Problem to work on: Restate the entries word for word and skip every image.
┌────────
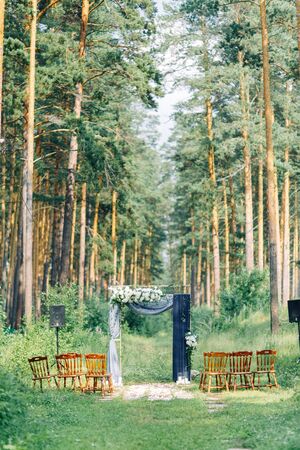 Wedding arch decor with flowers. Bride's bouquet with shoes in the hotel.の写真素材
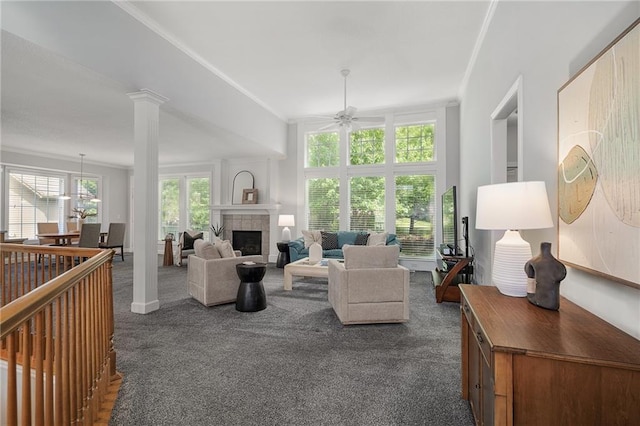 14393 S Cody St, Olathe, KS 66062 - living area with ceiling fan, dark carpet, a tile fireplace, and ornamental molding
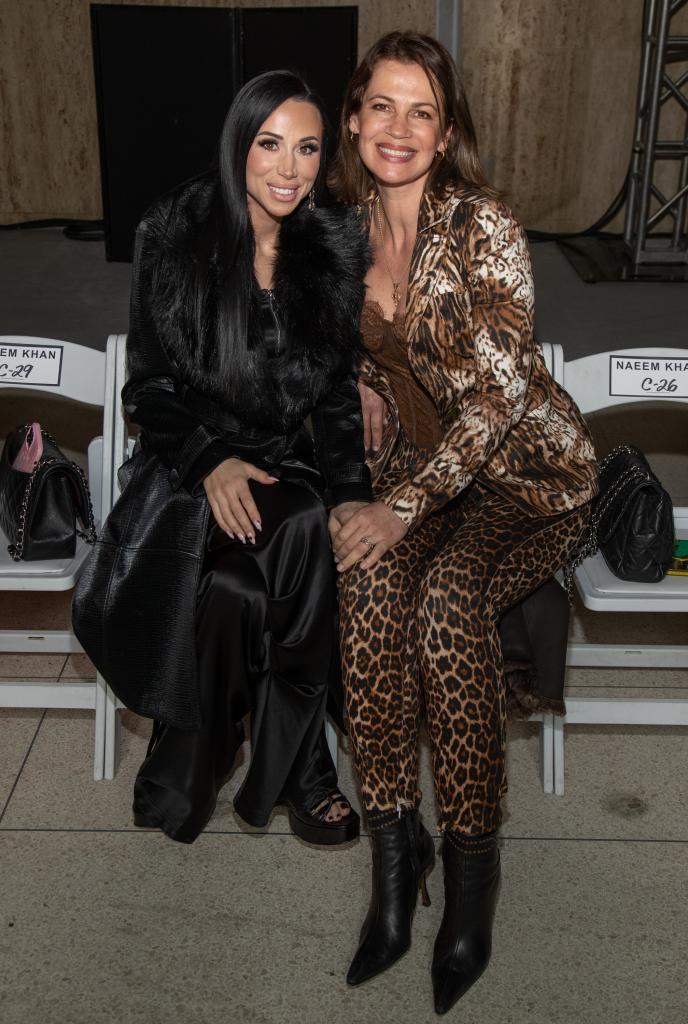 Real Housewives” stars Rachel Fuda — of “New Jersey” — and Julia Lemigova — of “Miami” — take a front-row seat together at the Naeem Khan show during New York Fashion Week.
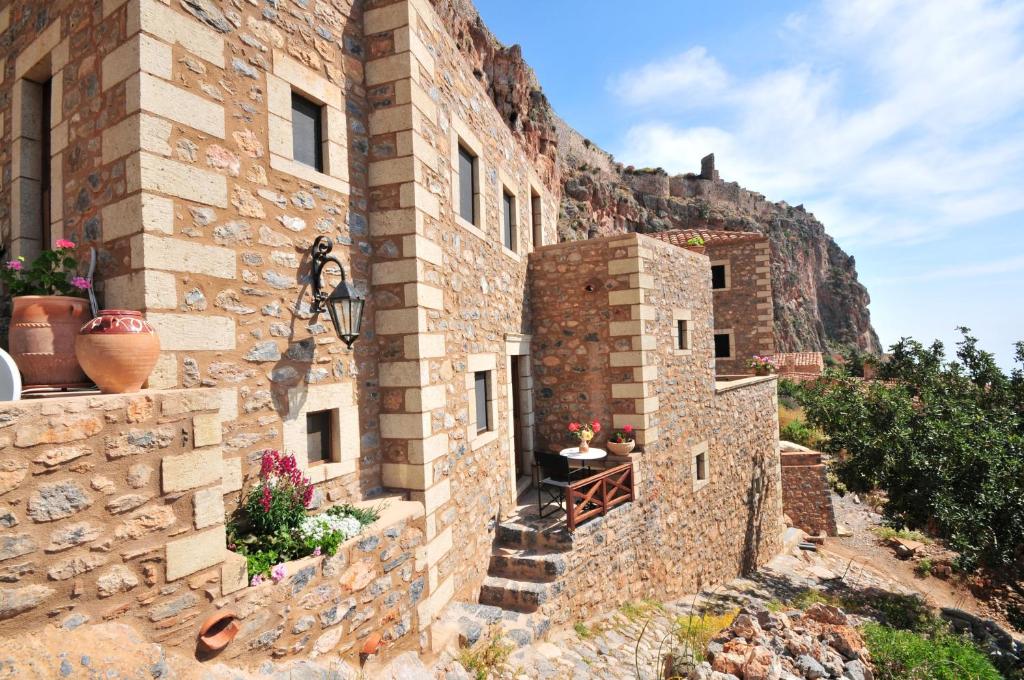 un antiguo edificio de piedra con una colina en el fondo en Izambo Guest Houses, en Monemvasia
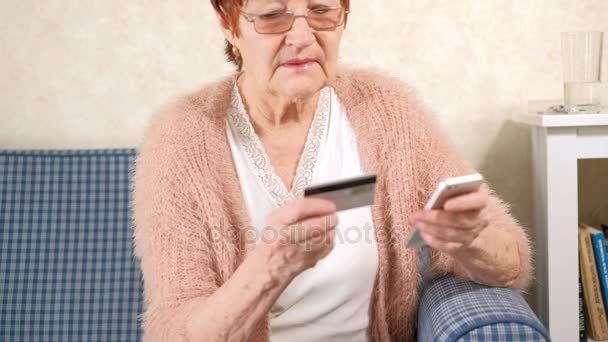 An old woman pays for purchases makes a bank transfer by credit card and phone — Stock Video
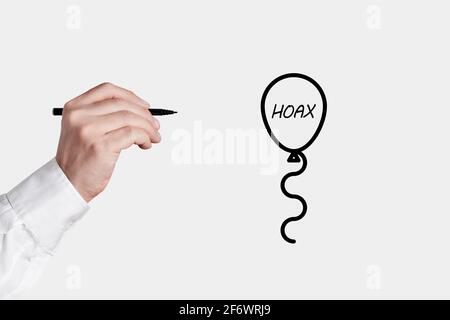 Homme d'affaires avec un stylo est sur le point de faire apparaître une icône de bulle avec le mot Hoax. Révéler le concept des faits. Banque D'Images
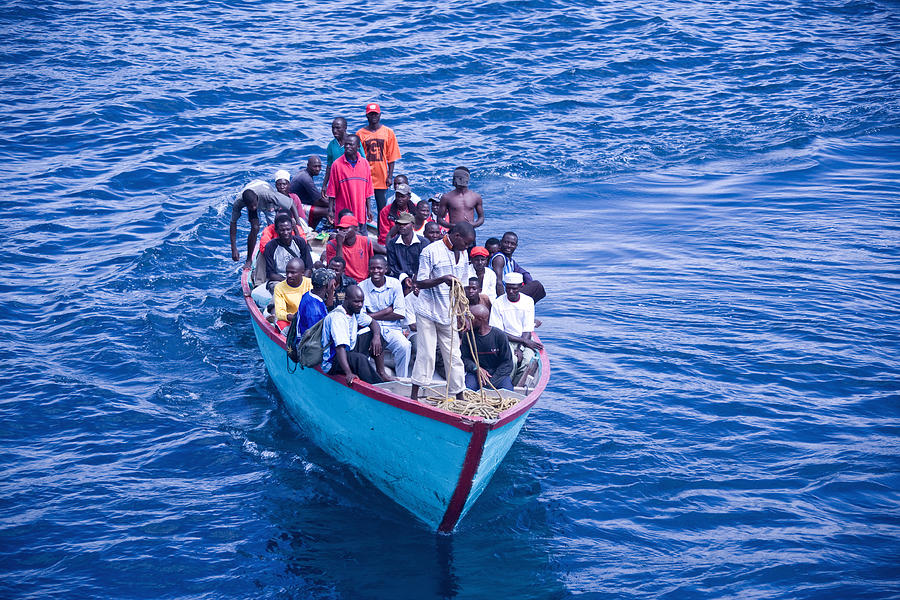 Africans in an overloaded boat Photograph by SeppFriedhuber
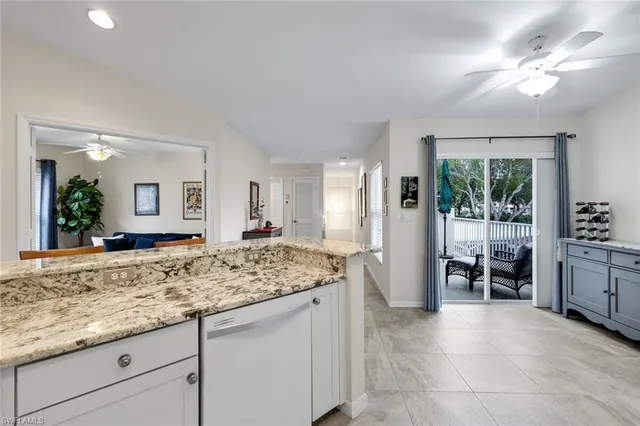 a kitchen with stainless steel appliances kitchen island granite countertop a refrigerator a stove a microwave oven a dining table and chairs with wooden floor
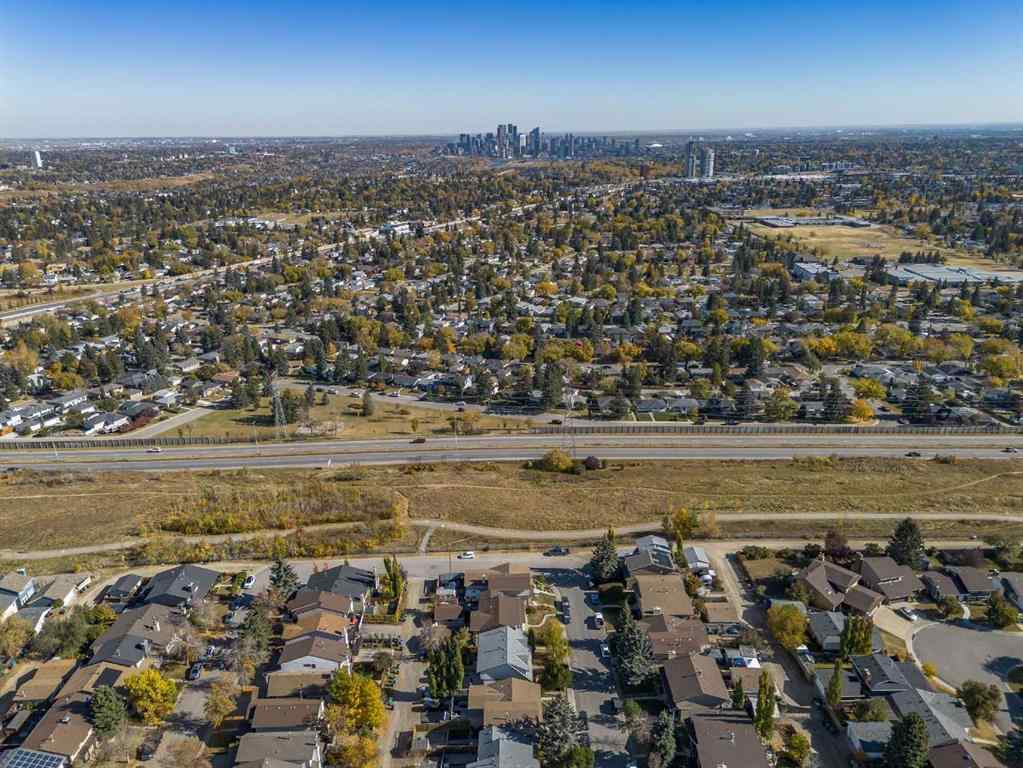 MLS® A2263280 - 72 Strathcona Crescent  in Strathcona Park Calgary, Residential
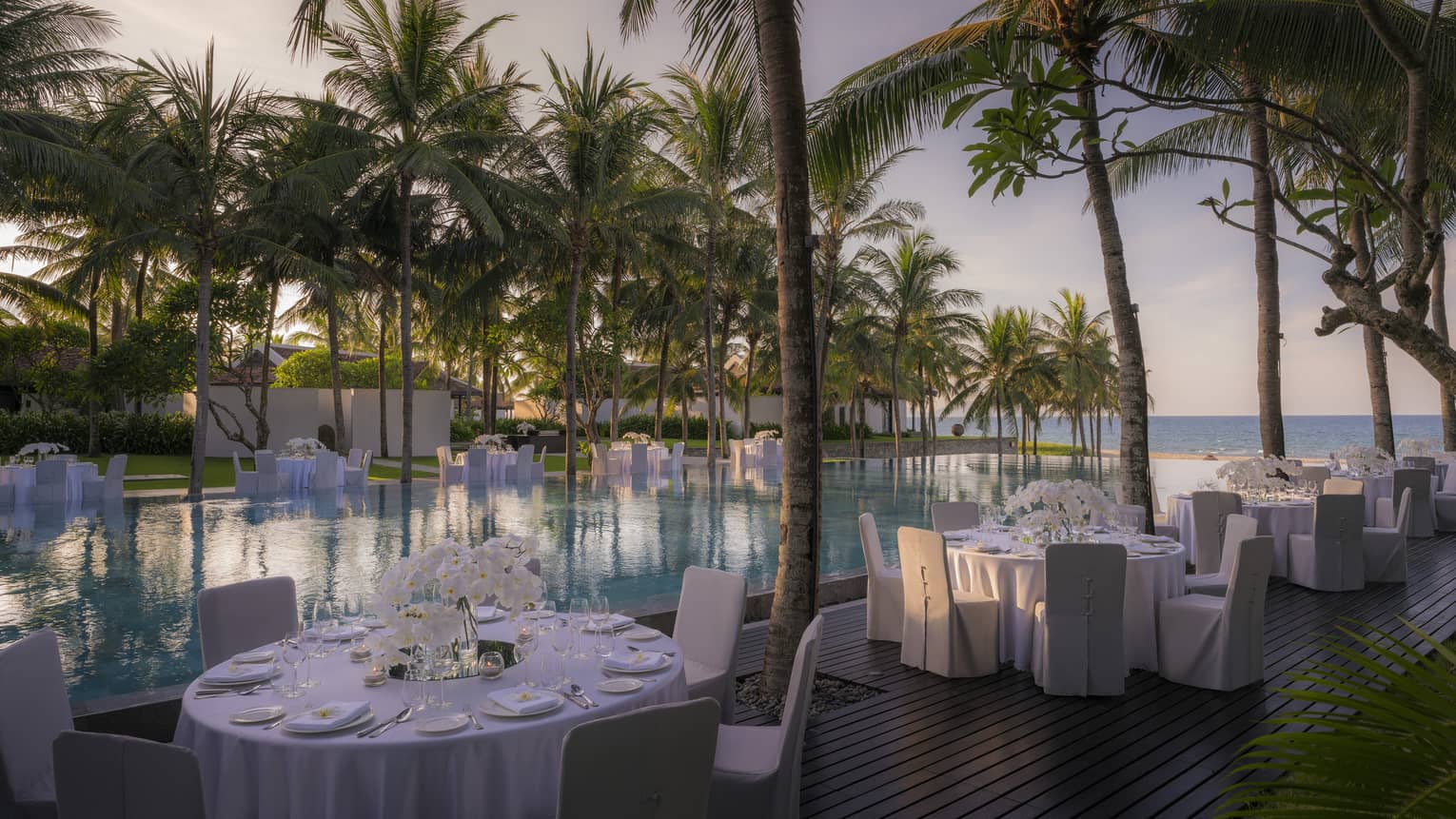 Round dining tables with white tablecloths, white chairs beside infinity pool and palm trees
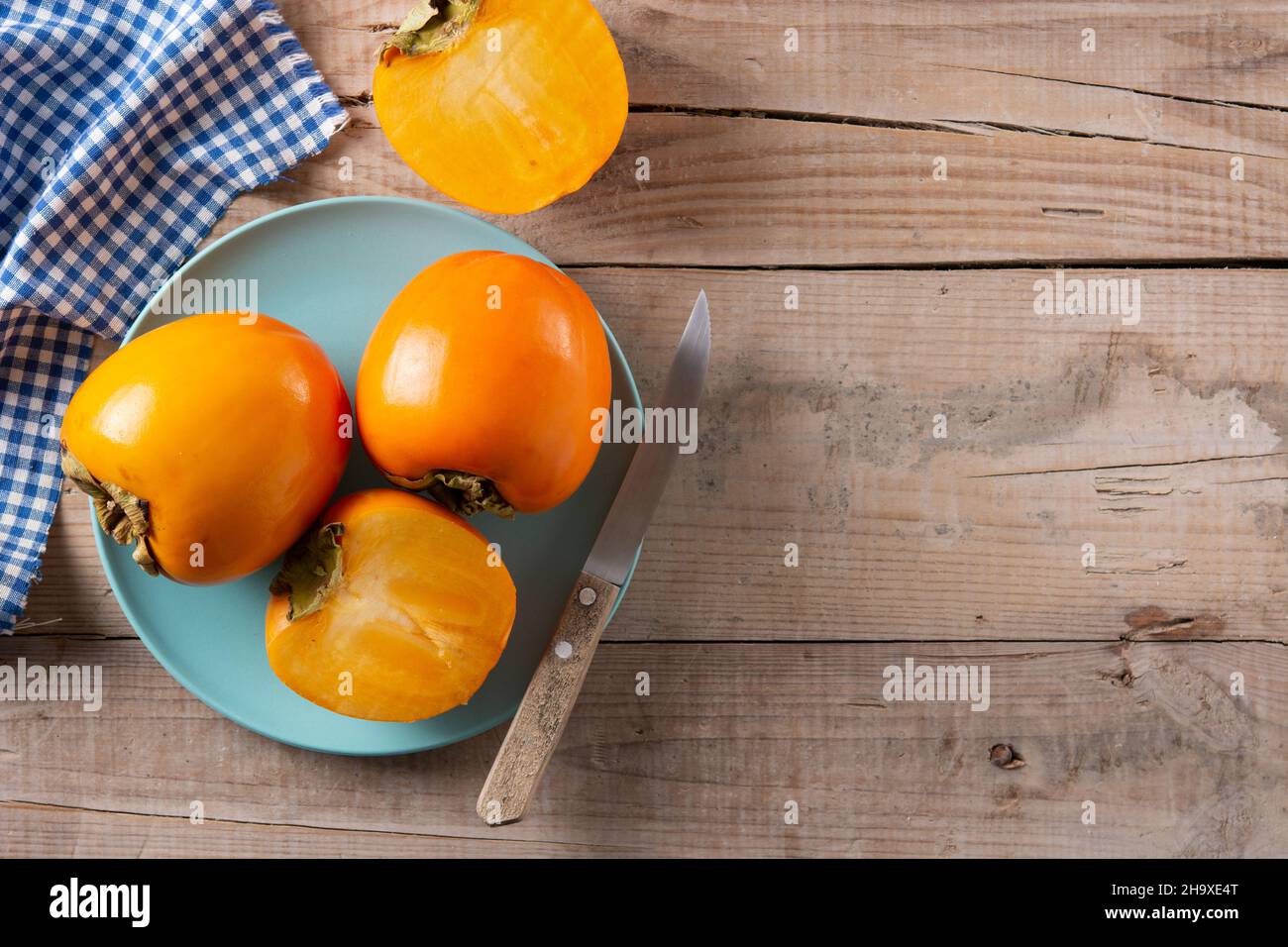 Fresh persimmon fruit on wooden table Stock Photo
└────────
Answer for the task:
 Wedding arch decor with flowers. Bride's bouquet with shoes in the hotel.の写真素材
 14393 S Cody St, Olathe, KS 66062 - living area with ceiling fan, dark carpet, a tile fireplace, and ornamental molding
 Real Housewives” stars Rachel Fuda — of “New Jersey” — and Julia Lemigova — of “Miami” — take a front-row seat together at the Naeem Khan show during New York Fashion Week.
 un antiguo edificio de piedra con una colina en el fondo en Izambo Guest Houses, en Monemvasia
 An old woman pays for purchases makes a bank transfer by credit card and phone — Stock Video
 Homme d'affaires avec un stylo est sur le point de faire apparaître une icône de bulle avec le mot Hoax. Révéler le concept des faits. Banque D'Images
 Africans in an overloaded boat Photograph by SeppFriedhuber
 a kitchen with stainless steel appliances kitchen island granite countertop a refrigerator a stove a microwave oven a dining table and chairs with wooden floor
 MLS® A2263280 - 72 Strathcona Crescent  in Strathcona Park Calgary, Residential
 Round dining tables with white tablecloths, white chairs beside infinity pool and palm trees
 Fresh persimmon fruit on wooden table Stock Photo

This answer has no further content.